• **Work item**
Please reproduce every line of text in the records below word for word, omitting the pictures.

[Caption-style text data]
++++++++

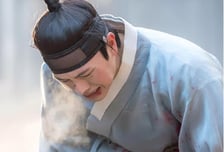 ‘귀궁’ 육성재, 존재 잃은 자의 한 맺힌 오열 '먹먹' [오늘밤 TV]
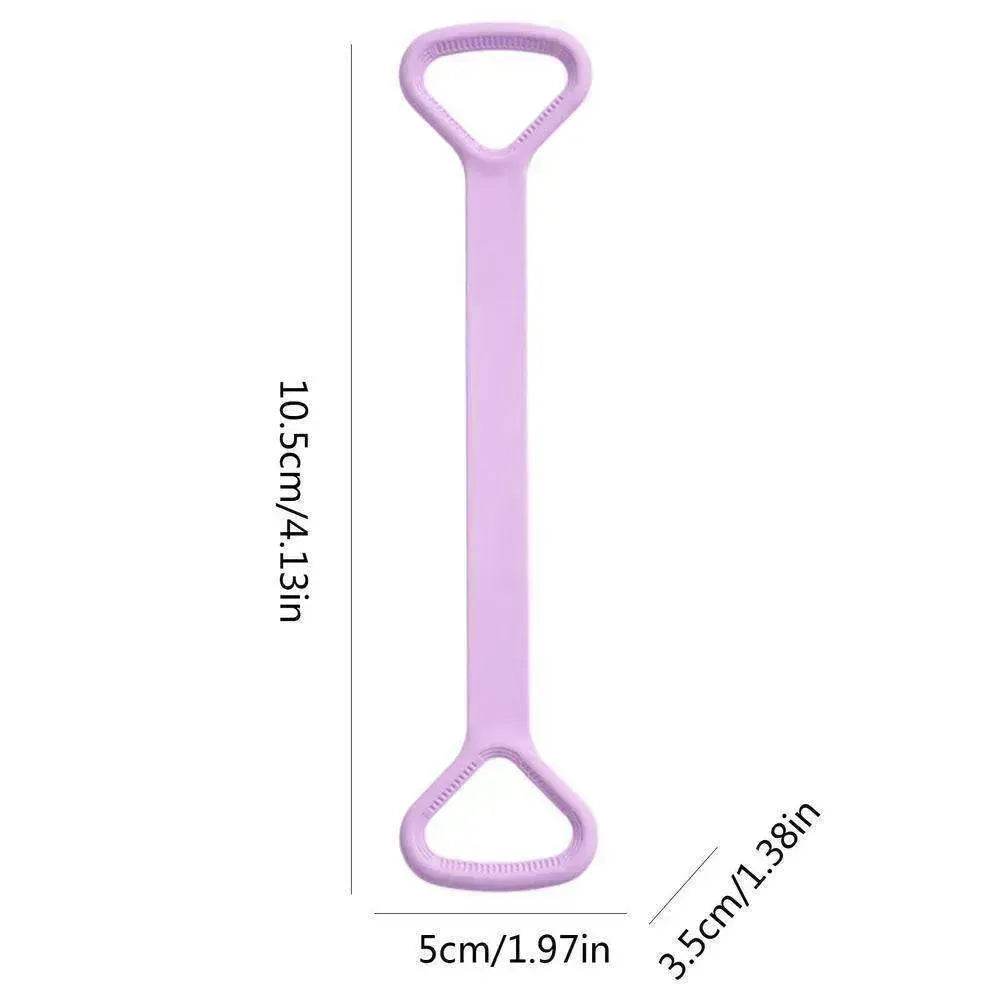 Figure 8 Resistance Band for Arms, Back & Yoga Training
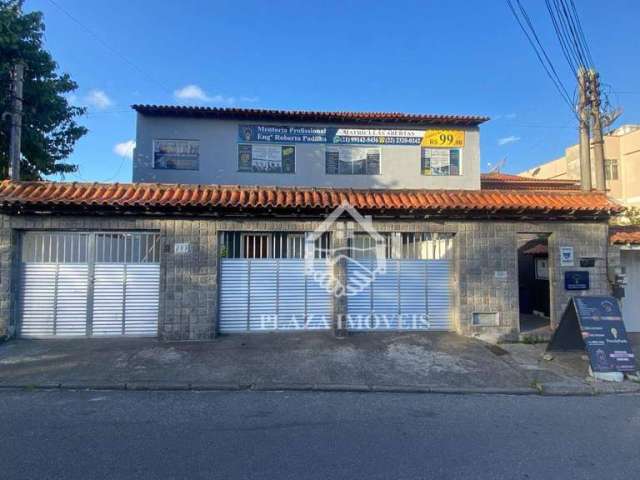 Casa com 5 dormitórios para alugar, 90 m² por R$ 2.500,00/mês - Nova São Pedro - São Pedro da Aldeia/RJ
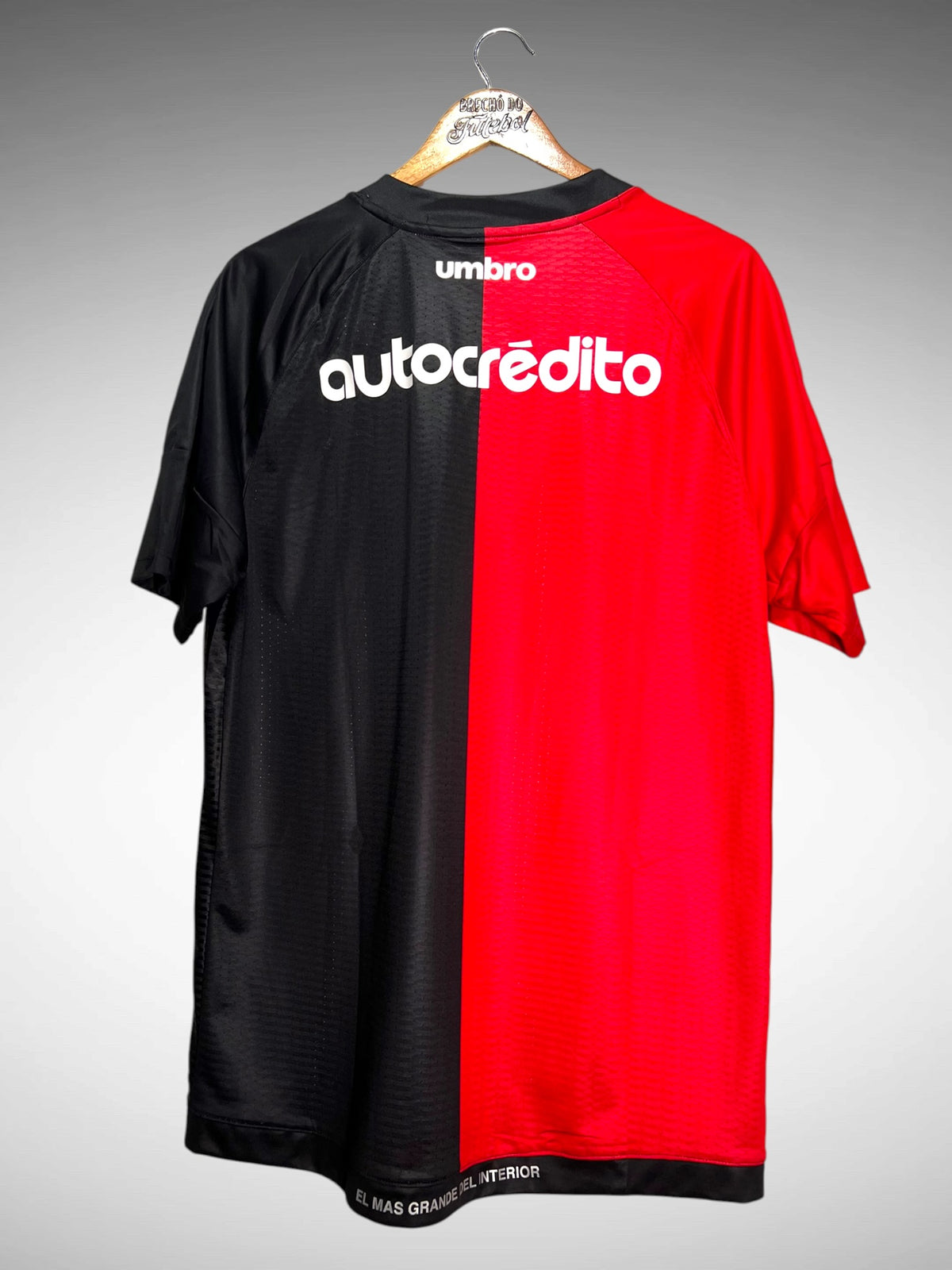 Newell's Old Boys 2018 Primeira Camisa Tam GG.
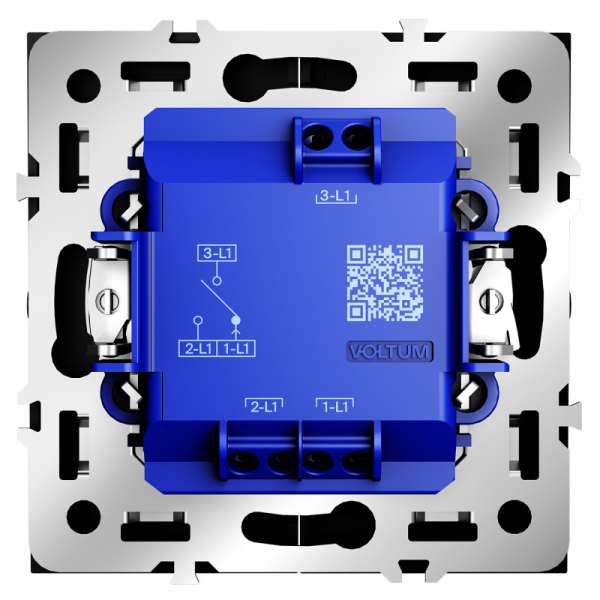 Выключатель VOLTUM VLS020708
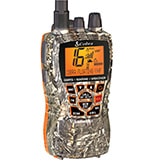 Cobra MF HH450 Dual VHF/GMRS Floating Handheld Radio - Camo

++++++++

• **Finished exercise**
 ‘귀궁’ 육성재, 존재 잃은 자의 한 맺힌 오열 '먹먹' [오늘밤 TV]
 Figure 8 Resistance Band for Arms, Back & Yoga Training
 Casa com 5 dormitórios para alugar, 90 m² por R$ 2.500,00/mês - Nova São Pedro - São Pedro da Aldeia/RJ
 Newell's Old Boys 2018 Primeira Camisa Tam GG.
 Выключатель VOLTUM VLS020708
 Cobra MF HH450 Dual VHF/GMRS Floating Handheld Radio - Camo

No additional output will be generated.